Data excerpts
-.-.-
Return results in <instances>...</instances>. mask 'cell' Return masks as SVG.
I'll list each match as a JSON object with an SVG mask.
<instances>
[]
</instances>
-.-.-
Update the entries by replacing each "Return" with "Provide". Keep everything else the same.

Provide results in <instances>...</instances>. mask 'cell' Provide masks as SVG.
I'll list each match as a JSON object with an SVG mask.
<instances>
[]
</instances>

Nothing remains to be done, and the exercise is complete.